─── Trecho do documento

A FÁBULA DO ÓCIO CRIATIVO



Por: Benedicto Ismael Camargo Dutra*

 

Houve uma época, após o término da Segunda Grande Guerra Mundial, em que se falava da liberação do homem de suas grandes jornadas, o que lhe propiciaria mais tempo disponível para pesquisar o sentido da vida e crescer como ser humano. Não demorou muito tempo para que surgisse a crise das dívidas que se abateu sobre os países emergentes, deixando-os a mercê do pagamento de pesados encargos. No mundo inteiro, as populações das nações devedoras tiveram que arregaçar as mangas e trabalhar muito para ver sobrar muito pouco. Paralelamente, o sistema capitalista de alocação de recursos para a produção dos bens para atendimento das necessidades migrou para um sistema que se fixou no aspecto puramente financeiro. Assim chegamos à crise econômica da atualidade que está jogando por terra as esperanças de atingirmos um melhor futuro dada a insegurança que está se implantando no mercado de trabalho.

 

De todos os lados surgem notícias de desemprego. A crise financeira passou a afetar a economia real, provocando uma situação aflitiva de grandes proporções também no âmbito social.  Estima-se que esse status quo irá atingir fortemente os empregos urbanos na América Latina e no Caribe em 2009. De acordo com o Panorama Laboral - estudo divulgado anualmente pela Organização Internacional do Trabalho (OIT) -, a expectativa é de que cerca de 2,4 milhões de pessoas percam os empregos. Devido à crise econômica global e como uma tentativa de reduzir os custos, empresas nos EUA, Europa e Japão estão anunciando a necessidade de efetivar mais demissões.

──────
─── Extrato de dados

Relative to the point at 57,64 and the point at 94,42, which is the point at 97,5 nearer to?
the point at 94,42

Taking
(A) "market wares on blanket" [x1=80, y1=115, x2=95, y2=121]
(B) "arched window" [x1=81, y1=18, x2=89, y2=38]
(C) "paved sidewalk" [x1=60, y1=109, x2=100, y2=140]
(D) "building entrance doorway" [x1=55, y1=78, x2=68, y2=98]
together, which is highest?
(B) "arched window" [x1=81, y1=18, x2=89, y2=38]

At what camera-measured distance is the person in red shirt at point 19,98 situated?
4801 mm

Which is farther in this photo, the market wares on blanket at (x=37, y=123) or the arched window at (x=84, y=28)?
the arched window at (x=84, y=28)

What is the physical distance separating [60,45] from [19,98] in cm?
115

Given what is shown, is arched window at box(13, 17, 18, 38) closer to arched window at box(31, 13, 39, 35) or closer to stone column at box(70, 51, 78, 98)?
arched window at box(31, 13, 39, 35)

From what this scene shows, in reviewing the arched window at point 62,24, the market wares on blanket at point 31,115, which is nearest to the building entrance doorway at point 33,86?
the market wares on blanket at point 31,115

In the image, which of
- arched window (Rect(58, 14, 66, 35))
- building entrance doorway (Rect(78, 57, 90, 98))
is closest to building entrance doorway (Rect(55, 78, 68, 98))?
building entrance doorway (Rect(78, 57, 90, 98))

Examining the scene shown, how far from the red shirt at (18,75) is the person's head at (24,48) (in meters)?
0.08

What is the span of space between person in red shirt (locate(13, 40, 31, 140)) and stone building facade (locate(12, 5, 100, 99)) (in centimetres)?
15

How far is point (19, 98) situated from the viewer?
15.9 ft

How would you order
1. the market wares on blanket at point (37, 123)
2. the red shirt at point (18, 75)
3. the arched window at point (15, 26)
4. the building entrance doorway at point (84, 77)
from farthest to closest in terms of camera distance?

──────

• **Tarefa curta 1**
Reescreva em forma de lista o parágrafo do trecho do documento que começa com "De todos os lados surgem notícias de desemprego", mantendo seus fatos principais.
• **Tarefa curta 2**
Reproduza sem nenhuma alteração as linhas dos registros que vão da linha que contém "Given what is" até o fim dos registros, com ambas as pontas incluídas.

• **Resultado correto 1**
- Notícias de desemprego surgem de todos os lados.
- A crise financeira passou a afetar a economia real e provocou uma situação aflitiva de grandes proporções também no âmbito social.
- Estima-se que essa situação atingirá fortemente os empregos urbanos na América Latina e no Caribe em 2009.
- Segundo o Panorama Laboral, estudo anual da Organização Internacional do Trabalho (OIT), cerca de 2,4 milhões de pessoas devem perder o emprego.
- Por causa da crise econômica global e para reduzir custos, empresas nos EUA, na Europa e no Japão anunciam a necessidade de mais demissões.

• **Resultado correto 2**
Given what is shown, is arched window at box(13, 17, 18, 38) closer to arched window at box(31, 13, 39, 35) or closer to stone column at box(70, 51, 78, 98)?
arched window at box(31, 13, 39, 35)

From what this scene shows, in reviewing the arched window at point 62,24, the market wares on blanket at point 31,115, which is nearest to the building entrance doorway at point 33,86?
the market wares on blanket at point 31,115

In the image, which of
- arched window (Rect(58, 14, 66, 35))
- building entrance doorway (Rect(78, 57, 90, 98))
is closest to building entrance doorway (Rect(55, 78, 68, 98))?
building entrance doorway (Rect(78, 57, 90, 98))

Examining the scene shown, how far from the red shirt at (18,75) is the person's head at (24,48) (in meters)?
0.08

What is the span of space between person in red shirt (locate(13, 40, 31, 140)) and stone building facade (locate(12, 5, 100, 99)) (in centimetres)?
15

How far is point (19, 98) situated from the viewer?
15.9 ft

How would you order
1. the market wares on blanket at point (37, 123)
2. the red shirt at point (18, 75)
3. the arched window at point (15, 26)
4. the building entrance doorway at point (84, 77)
from farthest to closest in terms of camera distance?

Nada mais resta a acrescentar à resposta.